Brano di testo:
<<<<

Tra i fattori intrinseci[16] troviamo i metodi di fabbricazione del foglio: il tipo di impasto e la sua natura chimica, mentre, per quanto riguarda quelli estrinseci, giocano un ruolo fondamentale, il tipo di conservazione, l’ambiente, l’esposizione alla luce e agli inquinanti.

Nella carta possono essere osservati spesso problemi di ingiallimento dovuti al fenomeno di ossidazione, una reazione chimica che causa l’imbrunimento della carta[17] oltre a produrre reazioni acide nel supporto determinando una riduzione della resistenza e della consistenza della carta.

Tali conseguenze possono essere innescate anche da materiali utilizzati nella manifattura della carta, come l’allume di rocca[18] o la lignina[19], che combinandosi con l’acqua contenuta in ambienti umidi espone maggiormente i documenti al loro deterioramento.

Molti fenomeni di degrado chimico sono spesso accompagnati da quelli di tipo fisico. Essi sono influenzati in modo particolare dai valori di umidità presenti nell’ambiente. Infatti in caso di eccessivo aumento o diminuzione della quantità di acqua, i supporti cartacei tendono ad assorbire o rilasciare l’umidità a causa della loro natura igroscopica.

>>>>

Dati forniti:
<<<<

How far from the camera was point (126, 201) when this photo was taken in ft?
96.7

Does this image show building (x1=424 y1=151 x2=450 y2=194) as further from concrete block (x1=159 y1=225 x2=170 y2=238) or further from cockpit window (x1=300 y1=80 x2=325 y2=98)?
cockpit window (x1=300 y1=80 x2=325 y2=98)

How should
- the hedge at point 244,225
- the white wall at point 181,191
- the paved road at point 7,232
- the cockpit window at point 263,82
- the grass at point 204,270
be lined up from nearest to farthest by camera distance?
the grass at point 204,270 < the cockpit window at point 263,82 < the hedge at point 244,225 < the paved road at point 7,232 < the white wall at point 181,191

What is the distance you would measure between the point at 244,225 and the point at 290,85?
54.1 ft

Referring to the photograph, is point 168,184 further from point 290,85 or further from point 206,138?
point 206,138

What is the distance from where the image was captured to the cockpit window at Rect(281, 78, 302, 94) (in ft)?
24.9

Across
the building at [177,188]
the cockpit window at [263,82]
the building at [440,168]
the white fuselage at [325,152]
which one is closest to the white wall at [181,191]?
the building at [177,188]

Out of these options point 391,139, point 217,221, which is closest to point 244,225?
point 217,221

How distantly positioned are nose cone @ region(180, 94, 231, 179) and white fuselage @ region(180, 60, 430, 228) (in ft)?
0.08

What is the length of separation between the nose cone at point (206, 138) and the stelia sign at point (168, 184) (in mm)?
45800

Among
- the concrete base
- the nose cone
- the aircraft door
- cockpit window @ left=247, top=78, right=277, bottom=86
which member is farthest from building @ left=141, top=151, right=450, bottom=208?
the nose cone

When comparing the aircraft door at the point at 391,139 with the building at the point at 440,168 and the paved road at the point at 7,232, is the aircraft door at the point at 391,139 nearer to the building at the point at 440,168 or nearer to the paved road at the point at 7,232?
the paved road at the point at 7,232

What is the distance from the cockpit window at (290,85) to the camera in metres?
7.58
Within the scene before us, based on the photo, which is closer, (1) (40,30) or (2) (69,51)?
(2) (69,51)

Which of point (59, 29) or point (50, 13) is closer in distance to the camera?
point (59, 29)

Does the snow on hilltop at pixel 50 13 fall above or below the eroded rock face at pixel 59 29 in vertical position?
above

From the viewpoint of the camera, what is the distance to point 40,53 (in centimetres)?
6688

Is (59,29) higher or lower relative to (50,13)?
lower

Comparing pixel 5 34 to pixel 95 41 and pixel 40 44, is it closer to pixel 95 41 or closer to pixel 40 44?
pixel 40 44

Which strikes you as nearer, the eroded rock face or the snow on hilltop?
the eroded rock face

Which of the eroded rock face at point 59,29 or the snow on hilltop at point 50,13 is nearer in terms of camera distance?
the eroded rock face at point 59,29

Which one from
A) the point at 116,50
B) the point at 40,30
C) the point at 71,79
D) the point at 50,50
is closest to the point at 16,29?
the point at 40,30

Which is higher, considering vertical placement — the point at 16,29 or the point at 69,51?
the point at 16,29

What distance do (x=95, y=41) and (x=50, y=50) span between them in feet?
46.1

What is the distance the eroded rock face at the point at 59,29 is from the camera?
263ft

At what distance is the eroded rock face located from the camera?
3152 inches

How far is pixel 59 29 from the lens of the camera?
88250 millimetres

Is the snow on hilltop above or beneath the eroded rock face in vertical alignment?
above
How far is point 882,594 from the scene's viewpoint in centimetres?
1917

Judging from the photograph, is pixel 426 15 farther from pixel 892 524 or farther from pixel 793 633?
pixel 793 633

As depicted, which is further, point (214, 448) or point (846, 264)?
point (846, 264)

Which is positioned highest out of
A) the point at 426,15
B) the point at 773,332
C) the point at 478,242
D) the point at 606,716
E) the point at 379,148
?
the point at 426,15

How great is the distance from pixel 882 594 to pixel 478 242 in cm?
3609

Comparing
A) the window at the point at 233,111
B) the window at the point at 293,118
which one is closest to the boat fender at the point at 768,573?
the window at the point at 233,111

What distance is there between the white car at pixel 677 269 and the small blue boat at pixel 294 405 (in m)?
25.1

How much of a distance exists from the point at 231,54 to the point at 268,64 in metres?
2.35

>>>>

Compiti:
• 1. Trascrivi dal brano sul degrado della carta il tratto compreso tra "Tra i fattori" e "consistenza della carta.", estremi inclusi.
• 2. Secondo il brano, quali materiali usati nella manifattura della carta vengono citati come possibili cause del suo deterioramento?
Il materiale è separato dal brano e non ha legami con esso.

Risultati per compito:
• 1.
Tra i fattori intrinseci[16] troviamo i metodi di fabbricazione del foglio: il tipo di impasto e la sua natura chimica, mentre, per quanto riguarda quelli estrinseci, giocano un ruolo fondamentale, il tipo di conservazione, l’ambiente, l’esposizione alla luce e agli inquinanti.

Nella carta possono essere osservati spesso problemi di ingiallimento dovuti al fenomeno di ossidazione, una reazione chimica che causa l’imbrunimento della carta[17] oltre a produrre reazioni acide nel supporto determinando una riduzione della resistenza e della consistenza della carta.

• 2. L'allume di rocca e la lignina.